D = Doubt in Parenting

My original post was supposed to be about D for Daddy, but I decided to take a left turn and do a post on Doubt in Parenting.  We as parents have our days where we wonder if we do anything right–ever.  

I am a parent, therefore, I doubt

When they put that sweet little baby–like the son I talked about two days ago–into your arms, you had no idea that you’d question every tear, every temper tantrum, every crisis, and every wrong turn as your fault.  

You question every single thing you do as a parent, all the time. The amazing thing out of all of it:  You finally realize and appreciate the love your parents have for you.   

When they can’t roll over at six months, you think it’s because you don’t put them on the floor enough, or you don’t have the right toys to entice them.  When they are late talking or have speech issues, you’re paralyzed wondering if you aren’t modeling speech well enough.  When your two year old is spending more time on the floor screaming or hitting every other two year old daily, you wonder what you’ve done wrong as a parent.  

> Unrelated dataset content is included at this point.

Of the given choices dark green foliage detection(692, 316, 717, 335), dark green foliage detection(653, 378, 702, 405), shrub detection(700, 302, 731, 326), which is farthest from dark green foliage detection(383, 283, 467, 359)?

It continues through every phase of their lives.  They can’t sit for story time, they don’t understand math, they aren’t writing like their peers, they don’t kick a soccer ball like the other kids.  

OR They’re too bossy, they’re too timid, they fight too much, they don’t know how to defend themselves.  They can’t dance, read music, carry a tune in a bucket, or play an instrument.  

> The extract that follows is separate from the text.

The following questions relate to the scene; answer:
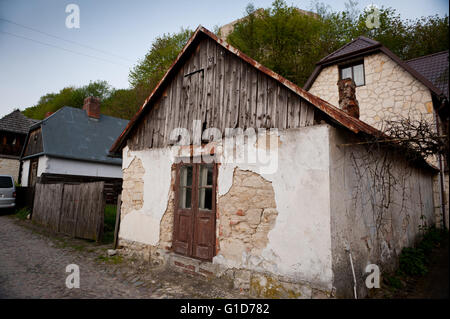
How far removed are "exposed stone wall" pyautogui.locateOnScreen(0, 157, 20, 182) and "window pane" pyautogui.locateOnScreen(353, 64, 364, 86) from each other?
24433mm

OR they can’t do a somersault, do a cart wheel, debate well for the debate club, pass their driver’s test, play any sports, too competitive, they can’t pass the SATs, complete the Senior Project without an act of God, or they can’t speak Spanish/French/Latin.  

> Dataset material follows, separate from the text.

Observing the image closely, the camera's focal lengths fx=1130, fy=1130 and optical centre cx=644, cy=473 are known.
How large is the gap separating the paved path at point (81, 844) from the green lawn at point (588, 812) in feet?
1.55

OR They can’t get into the college they want, get the roommate they want, be in the major they want, they can’t stay in college, they can’t handle college, they can’t get the job they want, the apartment they want, the boyfriend they want, the husband they want.   

And every step of the way, we parents are in the background chewing our nails, crying into tissue, wringing our hands, praying, pacing the floor, etc.  And ultimately, we are wondering and worrying if we failed somewhere along the way.   

I’m having one of those weeks and it’ll be added to the pile and pile of weeks that I’ve accumulated through the years.   

It’s funny to look over my shoulder and realize that none of those other issues were ever our fault. But at the time, we were convinced we were doing something wrong or needed to do more to help. Every single time, doubt and inadequacy riddled our hearts.  
     
It seems that every time a situation arises, perspective goes out the window and the self-doubt creeps back in.   

I want to assure parents of young (and older) children, that you aren’t alone.  We’ve all been there, and most of us are probably sitting in the same worried position you are in right now. And if experience can speak here, it’s nothing that you’ve done. But, because we’re all the same–you’ll agonize, read every book out there, and talk to dozens of other parents/teachers/counselors/coaches to discuss ad nauseam what can be done, should be done, etc.  And why is that??  Because you are great parents!  

And I guess the thing I’ve learned is — no matter what phase I’m in now–I’ll always worry about my kids.  I’ll always hope I’ve done or said the right things.  And I’m beginning to realize, I will probably go to my grave worrying if they’ll be okay after I’m gone.  

I’m talking to myself as well as all of you. We’ll be fine. They’ll be fine. We did our best and they are doing their best also.